Kathleen Chalfant and Christian Campbell star in this compact, completely enjoyable adaptation of Charles Dickens’ classic novel.

Christian Campbell, Kathleen Chalfant, and Kristen Bushin Great Expectations
(© Joan Marcus)
Christian Campbell, Kathleen Chalfant, and Kristen Bush
in Great Expectations
(© Joan Marcus)

There are times when, as architect Mies van der Rohe claimed, less is more. Other times, less is really less. And then there are cases where both statements apply. The highly appealing TheatreworksUSA adaptation of Charles Dickens’ Great Expectations, now at the Lucille Lortel Theatre, is one example.

The odds against such a drastic distillation of the renowned Victorian novel succeeding would seem great, but playwright Bathsheba Doran has trimmed Dickens’ 59 chapters to a compact, completely enjoyable 80-minute piece. It’s very different, needless to say, from the Royal Shakespeare Company’s brilliant, eight-hour version of the Life and Adventures of Nicholas Nickleby; but in its modest way, it offers some of the cheerful rewards. Think of the production as a particularly intelligent Classics Comics edition springing to spirited life.

For her adaptation, Doran retains only Dickens’ basic plot. Poor Philip “Pip” Pirrip (Christian Campbell), who’s been raised by his hard-nosed sister (Kristen Bush) and jolly blacksmith brother-in-law Joe Gargery (Paul Niebanck), unexpectedly comes into a fortune and morphs into a London gentleman. His good luck occurs only after he has aided escaped convict Abel Magwich (Armand Anthony) and then, later, is retained by the bitter, jilted bride Miss Havisham (Kathleen Chalfant) to be a playmate for her hard-hearted daughter Estella (Bush again).

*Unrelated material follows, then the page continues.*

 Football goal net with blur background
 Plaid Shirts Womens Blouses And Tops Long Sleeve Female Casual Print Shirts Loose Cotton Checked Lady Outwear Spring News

The downside of Pip’s luck is that he becomes ashamed of his humble beginnings, an attitude he must eventually overcome. The novel, which was first serialized in 1860, is considered to be autobiographical, so the often-moralizing Dickens may have addressed this particular moral lesson as much to himself as to his readers.

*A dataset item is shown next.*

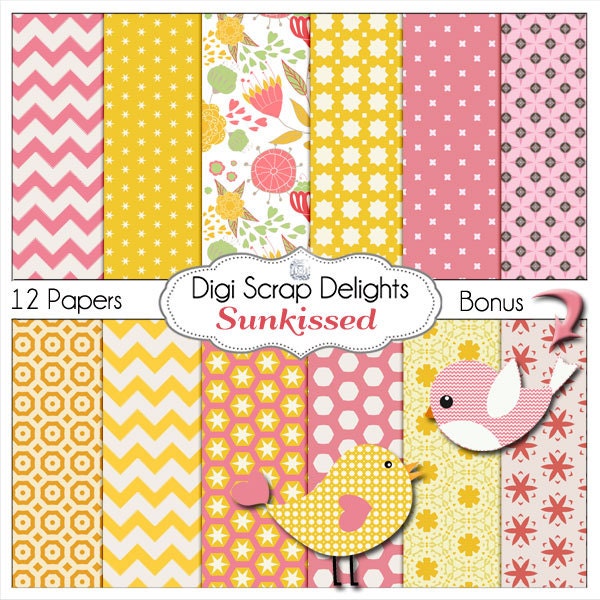 Sunkissed Scrapbook Paper Pink & Gold w Chevron and Birds for Digital Scrapbooking, Card Making, Instant Download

Part of the allure of tackling a project as daunting as a stage version of Great Expectations is the challenge — and, really, the fun — of doing a lot with a little. In that regard, everyone involved here comes through with flying colors. Bright colors, by the way, are largely eschewed by costume and set designer Carol Bailey, who has thrown dun sheets over the furniture and props before Eric Shim’s steathily shifting light come up. Only when Pip attends a ball to moon over the aloof Estella does Bailey alter the muted gloom with more striking tints, and only at Miss Havisham’s fiery demise does Shim introduce boiling reds.

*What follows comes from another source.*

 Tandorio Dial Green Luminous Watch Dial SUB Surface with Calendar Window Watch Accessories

The seven hearty and kinectic cast members, all of whom double except Campbell, are nimbly directed by Will Pomerantz. Chalfant, in a deteriorating wedding gown and a bedraggled wig designed by Kritian Krail, plays Miss Havisham with relish as a living specter; she also appears briefly as a guest in the ball scene. Bush is so effective as the bickering Mrs. Joe and the icy Estella that the program is needed to confirm that both characters are played by the same person. Niebanck, Anthony, Kenneth Boys, and Emily Donahoe move from role to role with aplomb. Onstage throughout the proceedings, the darkly handsome Campbell is a pip of a Pip, initially humble and shambling and later elegant as a fawn glove.

Now to the less-is-less aspect of the enterprise. Dickens is one of English literature’s best prose stylists, and the loss of his descriptions in the transfer from page to stage is no minor deprivation. But since one of TheatreworksUSA’s goals is to promote reading, the company’s Great Expectation precis is surely meant not as an end in itself but as a delicious appetizer. It serves that purpose beautifully.